By Stephen DravisiBerkshires Staff
WILLIAMSTOWN, Mass. — Neighbors concerned about a proposed subdivision off Summer Street last week raised the specter of a lawsuit against the town and/or Northern Berkshire Habitat for Humanity.
 
"If I'm not mistaken, I think this is kind of a new thing for Williamstown, an affordable housing subdivision of this size that's plunked down in the middle, or the midst of houses in a mature neighborhood," Summer Street resident Christopher Bolton told the Affordable Housing Trust board, reading from a prepared statement, last Wednesday. "I think all of us, the Trust, Habitat, the community, have a vested interest in giving this project the best chance of success that it can have. We all remember subdivisions that have been blocked by neighbors who have become frustrated with the developers and resorted to adversarial legal processes.
 
"But most of us in the neighborhood would welcome this at the right scale if the Trust and Northern Berkshire Habitat would communicate with us and compromise with us and try to address some of our concerns."
 
Bolton and other residents of the neighborhood were invited to speak to the board of the trust, which in 2015 purchased the Summer Street lot along with a parcel at the corner of Cole Avenue and Maple Street with the intent of developing new affordable housing on the vacant lots.
 
Currently, Northern Berkshire Habitat for Humanity, which built two homes at the Cole/Maple property, is developing plans to build up to five single-family homes on the 1.75-acre Summer Street lot.
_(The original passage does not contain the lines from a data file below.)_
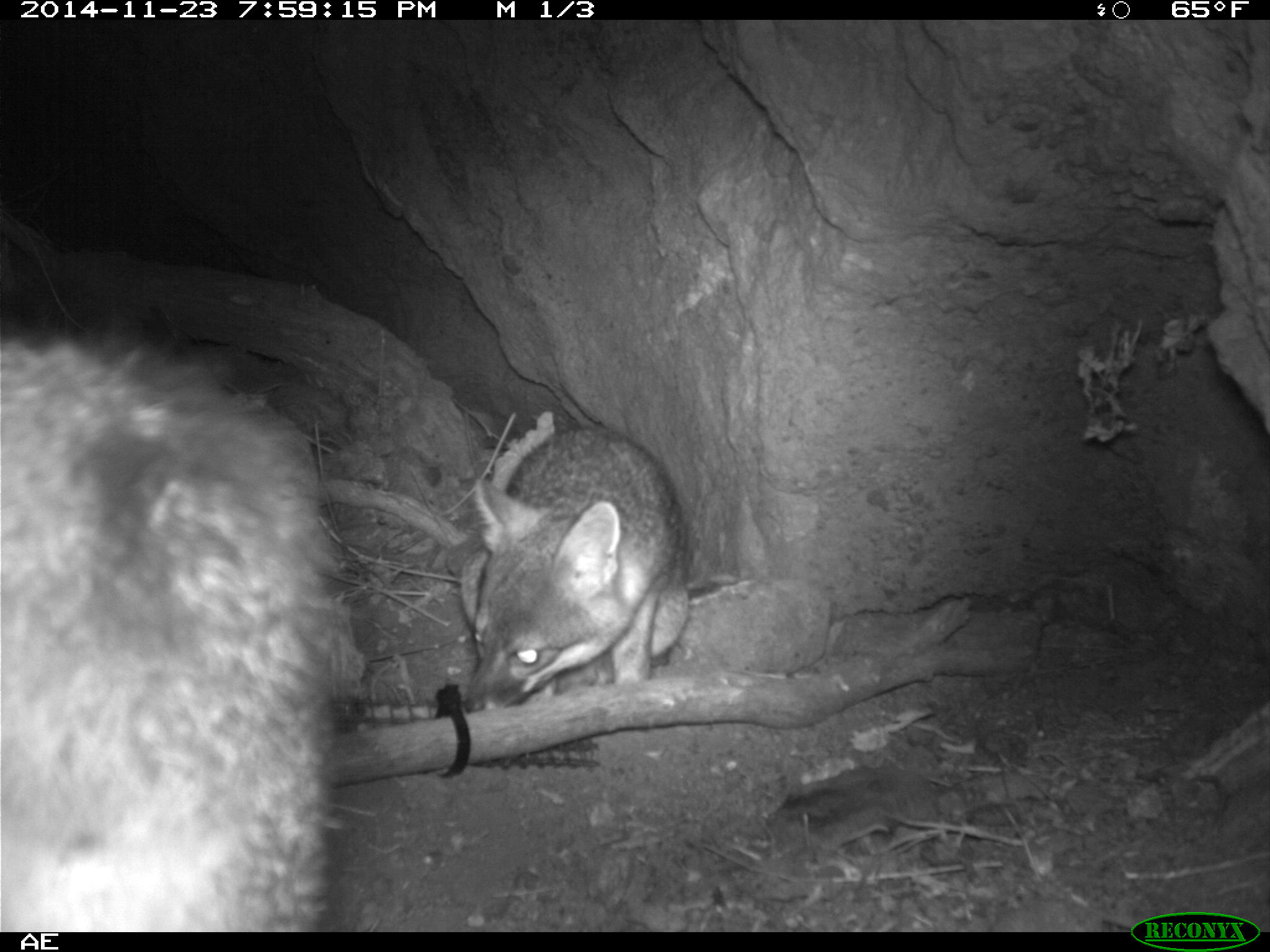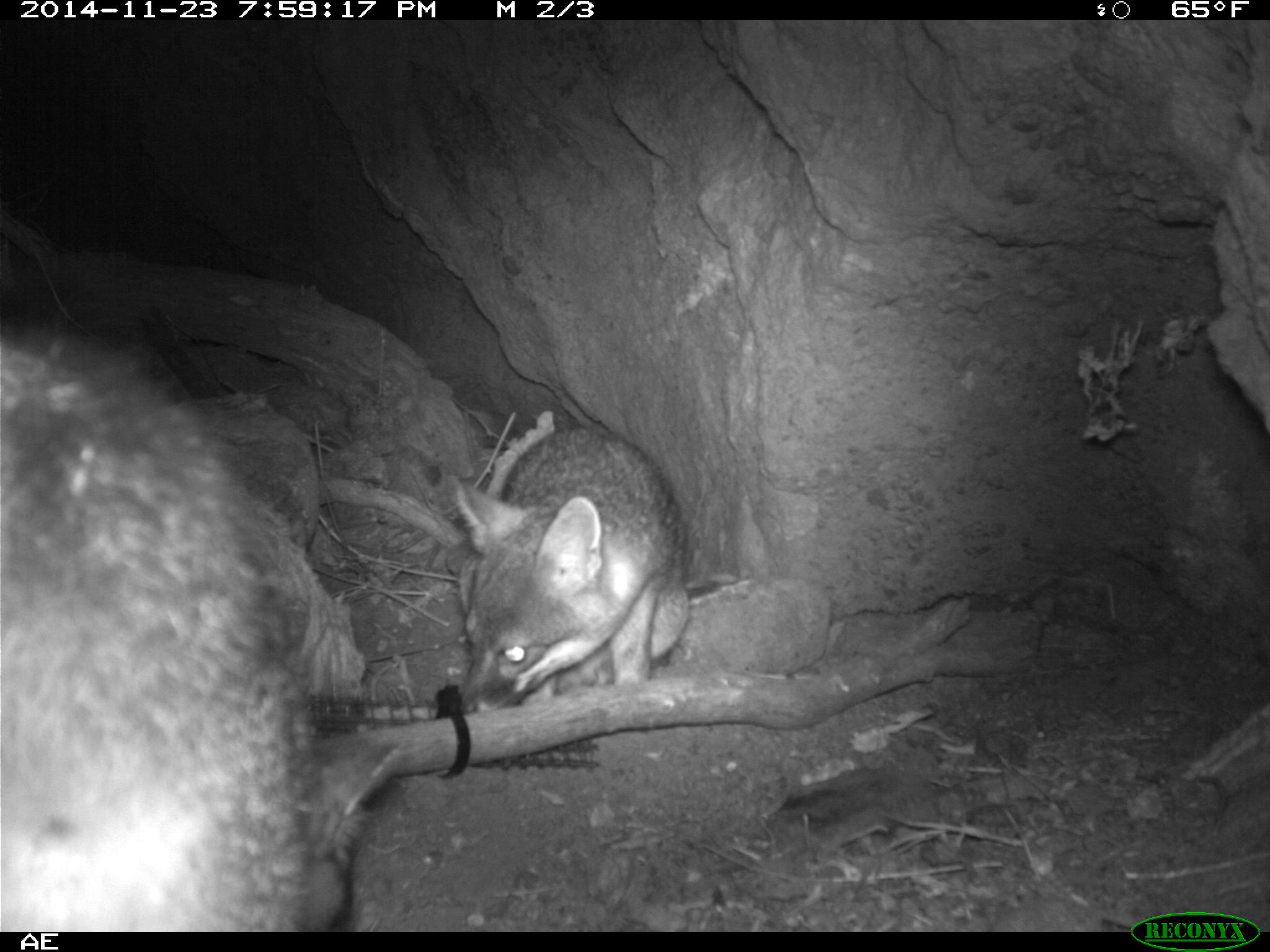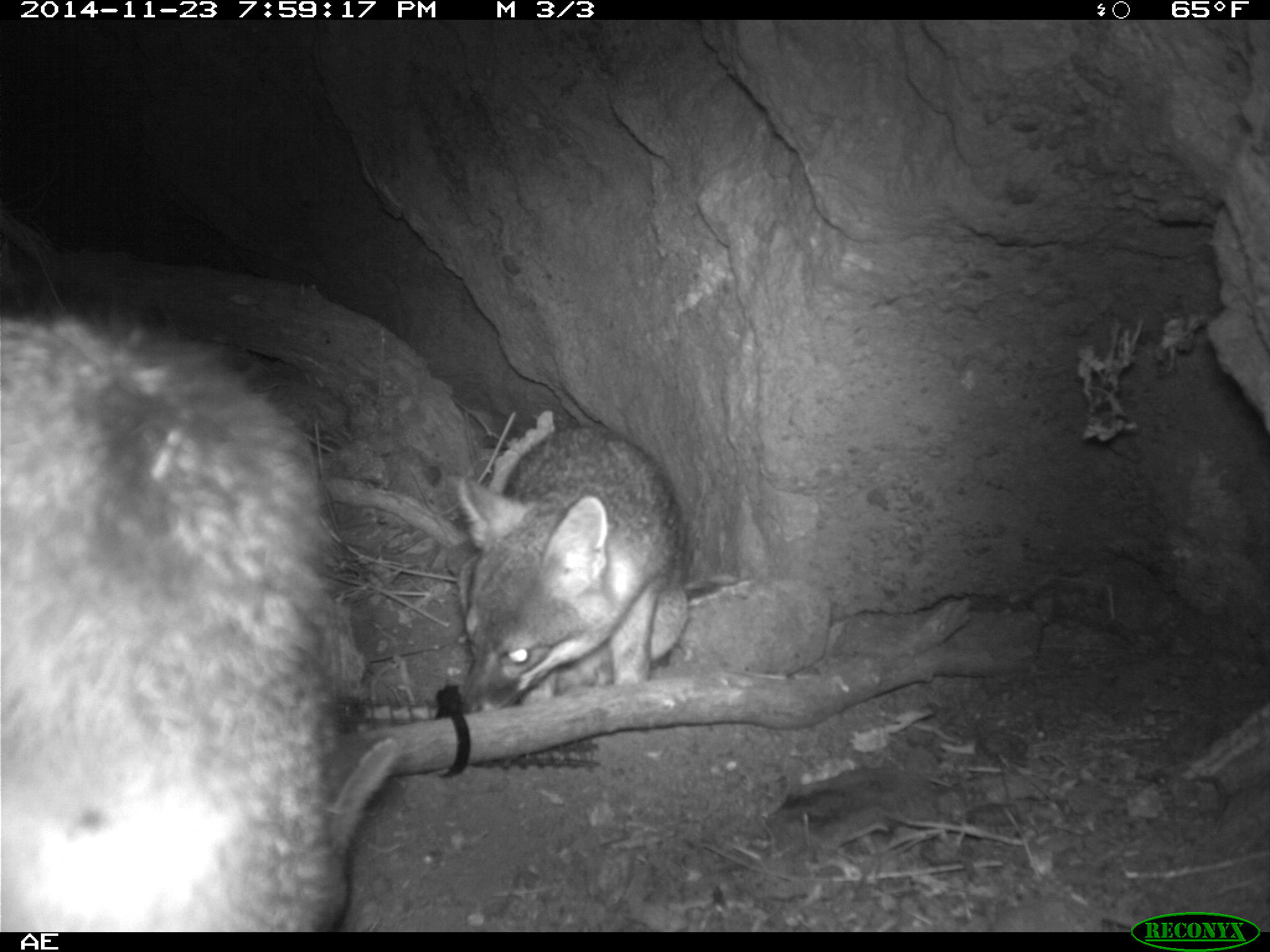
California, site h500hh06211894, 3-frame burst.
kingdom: Animalia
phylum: Chordata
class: Mammalia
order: Carnivora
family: Canidae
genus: Urocyon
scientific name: Urocyon littoralis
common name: island fox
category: fox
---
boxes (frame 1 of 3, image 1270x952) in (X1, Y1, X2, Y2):
fox: (0, 325, 356, 933); (460, 423, 691, 713)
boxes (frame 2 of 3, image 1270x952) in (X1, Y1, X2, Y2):
fox: (0, 323, 321, 930); (455, 425, 691, 708)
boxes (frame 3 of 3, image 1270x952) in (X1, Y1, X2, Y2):
fox: (0, 310, 349, 930); (453, 422, 688, 716)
Earlier this month, many of the same would-be neighbors raised objections to the scale of the proposed subdivision and its impact on the neighborhood in front of the Planning Board.
 
The Affordable Housing Trust board heard many of the same arguments at its meeting. It also heard from some voices not heard at the Planning Board session.
 
And the trustees agreed that the developer needs to engage in a three-way conversation with the abutters and the trust, which still owns the land, to develop a plan that is more acceptable to all parties.